Ferite e ricordi

La testimonianza delle ferite – di Maria Laura Tripodi

Oggi si parla di ferite. Mi guardo allo specchio e le vedo nelle mie rughe. Mi sposto per casa e capisco che non sono agile, che le giunture scricchiolano e se provo a cantare la voce mi esce non limpida e un po’ stonata. Forse semplicemente è una voce stanca.

Eppure fuori c’è il sole. Provo a mettere su un CD di quelli vecchi con Cocciante che mi ricorda la disperazione e Battisti che mi istiga al rimpianto.

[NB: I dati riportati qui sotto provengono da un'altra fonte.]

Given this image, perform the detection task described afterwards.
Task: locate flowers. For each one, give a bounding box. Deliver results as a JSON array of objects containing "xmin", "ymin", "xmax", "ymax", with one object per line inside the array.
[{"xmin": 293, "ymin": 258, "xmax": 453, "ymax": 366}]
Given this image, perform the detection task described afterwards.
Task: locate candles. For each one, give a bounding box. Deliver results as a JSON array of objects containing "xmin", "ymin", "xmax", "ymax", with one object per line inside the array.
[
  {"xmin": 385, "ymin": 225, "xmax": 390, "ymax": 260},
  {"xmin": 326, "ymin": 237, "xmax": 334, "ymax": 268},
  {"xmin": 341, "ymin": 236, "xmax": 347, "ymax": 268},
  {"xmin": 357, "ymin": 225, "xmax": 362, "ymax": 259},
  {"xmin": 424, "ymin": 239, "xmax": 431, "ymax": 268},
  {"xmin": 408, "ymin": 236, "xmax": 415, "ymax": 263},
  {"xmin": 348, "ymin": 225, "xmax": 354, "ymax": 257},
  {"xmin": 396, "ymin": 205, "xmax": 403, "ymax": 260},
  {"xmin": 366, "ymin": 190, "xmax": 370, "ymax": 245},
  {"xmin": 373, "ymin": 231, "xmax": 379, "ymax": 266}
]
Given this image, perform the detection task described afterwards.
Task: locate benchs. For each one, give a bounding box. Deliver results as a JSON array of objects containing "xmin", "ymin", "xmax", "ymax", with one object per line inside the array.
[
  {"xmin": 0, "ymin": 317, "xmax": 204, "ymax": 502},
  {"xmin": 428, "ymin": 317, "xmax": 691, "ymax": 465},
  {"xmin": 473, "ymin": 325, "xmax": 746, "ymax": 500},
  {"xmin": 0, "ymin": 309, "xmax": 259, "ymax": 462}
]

Mamma mia. Ho proprio bisogno di star male e mentre me lo confesso sorrido. Allora cerco il silenzio. Non quello intorno perché negli ultimi tempi di quello ce n’è in abbondanza. Ma no. Ho sbagliato. Quello non è silenzio, quello è pace, pacatezza, armonia. Quello che serve per l’ascolto.

No, parlavo di un altro silenzio, quello difficilissimo da trovare perché sta proprio in fondo in fondo, dove spesso è troppo scomodo  frugare.

Chiudo le finestre, faccio tacere la musica. Mi sistemo nel mio angolino preferito e chiudo gli occhi.

Cerco lo spazio dei ricordi, proprio quelli più cattivi che continuano a graffiare nonostante la pelle sia diventata come di plastica.

E lì che devo cercare. All’origine dei dolori ci sono ferite forse insanabili, ma io ci sono affezionata. Sono il mio trascorso, sono tagli che hanno sanguinato e proprio per questo mi hanno costretta a guardare. E poi a cercare di fermare il sangue, disinfettare la ferita, curare giorno per giorno con amorevoli medicazioni.

 Oddio, non sempre amorevoli.

A volte con stizza ho strappato le bende perché sentivo che sotto sotto la ferita produceva ancora e che le fasciature servivano solo a nascondere.

Quando si cade le ginocchia sono le prime a toccare terra.
Prima sono state ginocchia di bambina poi di adolescente, poi di giovane donna.

Sempre sbucciature dolorose sullo stesso punto, prima che la ferita precedente si fosse risarcita.

Ma tutte le volte mi sono rialzata adattando la cura a seconda degli strumenti che avevo a disposizione.

Nel mio oggi, in questo silenzio che però contiene i piccoli, semplici rumori della quotidianità, io so che le mie ferite non sanguinano più, ma restano le cicatrici, testimoni sornione di quello che sono stata e di quello che mi hanno insegnato ad essere.

Ora e qui.

Ferite di primavera

Emozioni – di Sandra Conticini

Sono anni che non veniva una primavera così , con un sole splendido e caldo, nel cielo non si vede una nuvola nel raggio di chilometri. Diverse volte nei giorni di Pasqua o nei ponti di fine aprile sono andata a fare girate al mare o in montagna e pioveva, era freddo, a volte ho trovato anche la neve!

Quest’anno, che dobbiamo stare chiusi nelle nostre case,  di acqua, nuvole e freddo non vi è traccia.

Da un mese sono chiusa in casa, non pensavo di farcela. I primi giorni volevo uscire, poi quando era il momento di aprire la porta rinunciavo, perchè mi accorgevo che avrei sbagliato e una volta fuori  mi sarei sentita  fuori posto.  I giorni passano, alcuni meglio altri non troppo bene, e siamo  a sperare che questa situazione passi in fretta, pensando che tutto torni come prima, ma non credo sia tanto facile.

Eravamo sempre in giro, cinema, teatri, concerti, ristoranti, cene, viaggi, aerei, treni, ora nessuno si fida dell’altro,  ci evitiamo. Quando siamo fuori con le mascherine non si respira,le mani dentro i guanti sudano, e chissà ancora per quanto tempo dobbiamo continuare ad uscire in questa maniera.

Nessuno  poteva immaginare una cosa così devastante da mettere in ginocchio  il mondo.

Tutto dorme in questo periodo, è tutto ovattato, ogni tanto si sente passare qualche macchina, l’abbaiare di un cane o il cinguettio di qualche uccellino, ma quando piano piano tutto si risveglierà riusciremo  a vedere la vita in un’altra maniera, meno affannata e di corsa, o ritorneremo come eravamo? Io penso che, dopo un primo periodo, tutto sarà come prima perché l’uomo, purtroppo, si scorda quello che non vuole ricordare e ritornerà a fare gli stessi errori.